On June 28th, T-Mobile will be the 4th US carrier to “launch” 5G in the US with 6 initial cities. While encouraging, we’re still in the buildup phase, likely two years away from the average consumer using 5G. To put this into perspective, we believe, by the end of 2022, about 75% of the US population will have access to 5G, essentially 2 years behind AT&T’s recent estimate of roughly 66% by the end of 2020. Also, Verizon has commented that its network will have “broad” coverage across many US cities by the end of 2020, and Sprint said there will be almost “complete coverage” of 5G across select US cities by the end of 2020. Expanding from virtually no coverage today to two-thirds of the US population over the next 18 months is aggressive for the following reasons:
- This year, AT&T launched 5G in 19 cities, Verizon in 8, and Sprint in 4. On Friday, June 28th, T-Mobile will launch in 6 cities. While 5G is technically “available,” the coverage is fractional, with only limited pockets of services, and you need a 5G-enabled device to access the network.

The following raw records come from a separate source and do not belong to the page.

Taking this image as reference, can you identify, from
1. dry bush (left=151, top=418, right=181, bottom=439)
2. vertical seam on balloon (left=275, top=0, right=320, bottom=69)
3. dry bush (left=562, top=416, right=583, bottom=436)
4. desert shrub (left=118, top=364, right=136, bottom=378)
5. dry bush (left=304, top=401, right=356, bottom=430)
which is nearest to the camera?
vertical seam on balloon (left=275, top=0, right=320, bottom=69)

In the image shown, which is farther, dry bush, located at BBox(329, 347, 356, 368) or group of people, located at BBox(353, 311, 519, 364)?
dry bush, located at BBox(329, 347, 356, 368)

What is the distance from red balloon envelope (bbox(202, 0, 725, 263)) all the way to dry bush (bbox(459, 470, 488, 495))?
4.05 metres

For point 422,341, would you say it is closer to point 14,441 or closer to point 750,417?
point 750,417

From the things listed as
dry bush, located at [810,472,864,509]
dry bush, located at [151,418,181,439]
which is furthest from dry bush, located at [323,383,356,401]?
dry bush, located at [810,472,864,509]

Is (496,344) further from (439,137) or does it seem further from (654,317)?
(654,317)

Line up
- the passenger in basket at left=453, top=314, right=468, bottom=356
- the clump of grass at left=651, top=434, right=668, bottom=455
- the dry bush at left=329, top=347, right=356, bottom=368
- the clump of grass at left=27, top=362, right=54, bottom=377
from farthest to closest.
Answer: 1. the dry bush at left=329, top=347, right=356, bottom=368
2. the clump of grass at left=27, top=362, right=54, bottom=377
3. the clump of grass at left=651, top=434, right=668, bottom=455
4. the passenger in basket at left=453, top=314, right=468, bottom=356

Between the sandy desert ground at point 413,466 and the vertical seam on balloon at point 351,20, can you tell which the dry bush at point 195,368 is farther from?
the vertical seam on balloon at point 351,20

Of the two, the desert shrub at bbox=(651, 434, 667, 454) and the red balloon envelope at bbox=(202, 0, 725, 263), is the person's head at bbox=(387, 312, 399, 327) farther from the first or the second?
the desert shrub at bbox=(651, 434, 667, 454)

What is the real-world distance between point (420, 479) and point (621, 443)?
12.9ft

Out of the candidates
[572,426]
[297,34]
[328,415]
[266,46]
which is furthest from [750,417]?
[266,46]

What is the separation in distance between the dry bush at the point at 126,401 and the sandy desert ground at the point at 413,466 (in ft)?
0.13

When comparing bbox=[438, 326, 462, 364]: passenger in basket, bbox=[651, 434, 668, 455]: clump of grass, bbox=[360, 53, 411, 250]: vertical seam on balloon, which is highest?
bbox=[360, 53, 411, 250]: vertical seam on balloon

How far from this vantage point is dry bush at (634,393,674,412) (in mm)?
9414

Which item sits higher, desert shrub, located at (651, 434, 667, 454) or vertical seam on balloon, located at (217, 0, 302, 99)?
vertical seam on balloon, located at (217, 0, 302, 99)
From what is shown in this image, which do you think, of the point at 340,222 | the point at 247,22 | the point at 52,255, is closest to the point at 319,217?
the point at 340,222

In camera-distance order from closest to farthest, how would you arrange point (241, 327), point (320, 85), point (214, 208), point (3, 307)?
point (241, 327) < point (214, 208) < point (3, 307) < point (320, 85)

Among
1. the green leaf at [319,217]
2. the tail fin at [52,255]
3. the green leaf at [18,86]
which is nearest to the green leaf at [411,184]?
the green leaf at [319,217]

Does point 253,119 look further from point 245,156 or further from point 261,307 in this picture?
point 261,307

- Consumer adoption likely won’t begin until mid-2020. First, network coverage needs to expand beyond today’s “pocket” coverage. Also, the cost of the 5G phones needs to decline dramatically. As a point of reference, there are two 5G phone hardware options today, the Moto Z3 ($499) and its 5G capable snap-on mod($199) and the Samsung S10 5G ($1,300).
- Our recent visits to Verizon stores in Minneapolis to demo the 5G network illustrated just how far we have to go. In 2 of our 4 visits, the demo was not available because the in-store 5G antennas weren’t working, and the external antennas were not close enough to the store to get reception. Second, the phones were set to a restricted demo screen, highlighted by a speed test, which fails to leave the person demoing with a compelling reason to upgrade to 5G.
- In the 2 demos that were working, we observed an impressive top download speed of 875 Mbps, compared to the 4G LTE speeds in the same stores of between 75 and 125 Mbps down.
Ultimately, 5G Will Live up to Its Hype
Over the next 3-5 years, the mobile phone experience will be better (faster browsing, streaming) with 5G, but won’t be revolutionary. Over time, that will change. Real-time data will allow new phone designs, new apps, off-device storage, and processing in the cloud for AI applications, game streaming, and other compute-intensive mobile use cases. The smartphone is just one area that will benefit from low-latency, high-speed data. 5G will enable or vastly improve augmented reality, wireless virtual reality, countless IoT and smart home applications, autonomous vehicles, and V2X communication, to name a few.